**Source excerpt**.

-*-

Museums and tourism have had a longstanding relationship since museums first opened their doors
to the public. But tourism has changed over the last half century. How have museums and tourism evolved together, and what
does the contemporary tourist suggest about where museums are headed?
November 5, 2014
Dawn of the Perpetual Tourist
By M.W. Burns
Global tourism exploded between the 1950’s and the
1980’s, spurred by technological advancements in air transportation and the
expansion of the US and world economies recovering from the Second World War. The
ease with which the average person could travel by mid-century fostered the idea that the planet was a wondrous menagerie
of cultural and natural sights, a collection of marvels just waiting for our arrival. For the majority of travelers these
exotic places might only be seen once in a lifetime, but their popularity was enough to spark the development of standardized
systems for mass-producing packaged holidays through the 70’s and 80’s.
In the 90’s a dip in tourism encouraged the development of new systems for
customized travel, splitting travel options into different niches of (primarily) cultural tourism. In the past decade tourism
has continued to develop rapidly into even more personalized forms, facilitated by the growth of information and communication
technologies. Today tourism is the largest industry in the world catering to a wide variety
of specialized interests; ecotourism, extreme tourism, spiritual tourism, agritourism, culinary tourism, geotourism, ghetto
tourism, dark tourism, heritage tourism, LGBT tourism, war tourism, space tourism, virtual tourism, wildlife tourism, doom
tourism, the list goes on. The transition from a modern-industrial, to a postmodern-postindustrial
world has given us a more relativist perspective on cultural values. The difference between high culture and pop culture began
to blur in the mid 1980’s as the hierarchy of intellectual and aesthetic value was challenged. It was argued that things
should be judged on their own merits, rather than on preordained authoritarian values. All of this increased our participation
in places that might have once seemed too fringe.
In many ways, the transition from prescribed packaged holidays to personalized adventures follows
the developmental arc of visitor engagement in museums, both in terms of planning the visit, and the options available once
visitors arrive. The trend in museums over the last two decades has been to move away from offering a passive, chronologically
structured experience in favor of those that are more active, personalized and curiosity driven.

-*-

**Provided data**.
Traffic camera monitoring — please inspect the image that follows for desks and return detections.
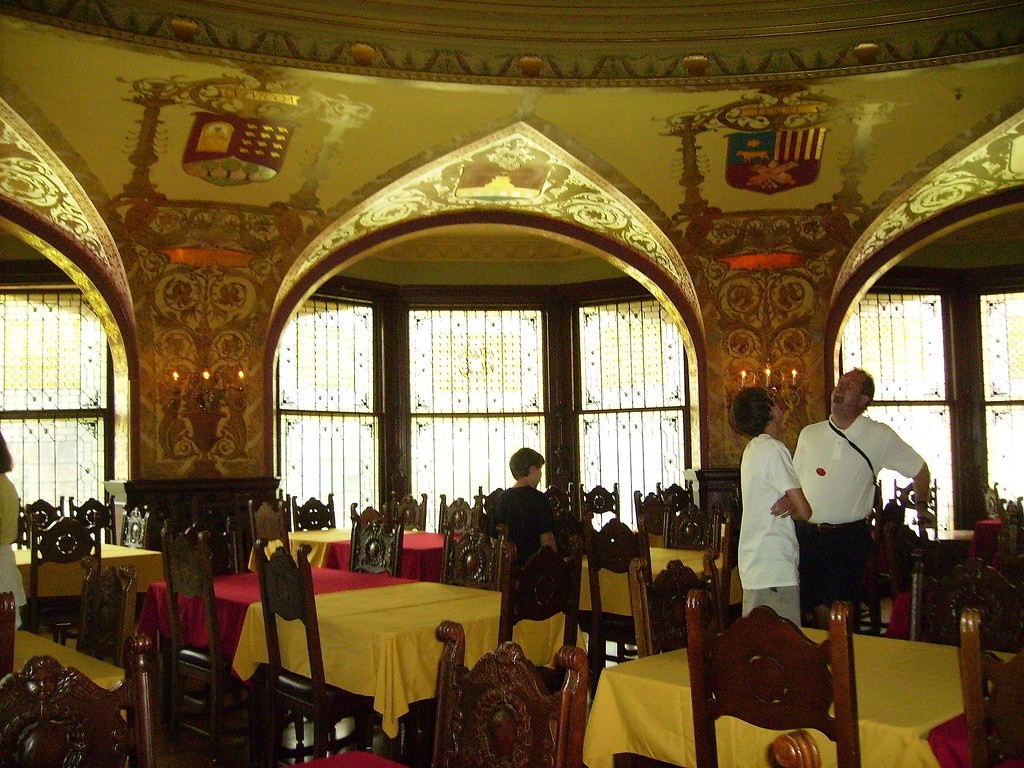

-*-

**Exercise**.
Write down the passage of the museums and tourism article from "Museums and tourism have" to "museums are headed?", word for word. Rely only on the museums and tourism article.

**Solution**.
Museums and tourism have had a longstanding relationship since museums first opened their doors
to the public. But tourism has changed over the last half century. How have museums and tourism evolved together, and what
does the contemporary tourist suggest about where museums are headed?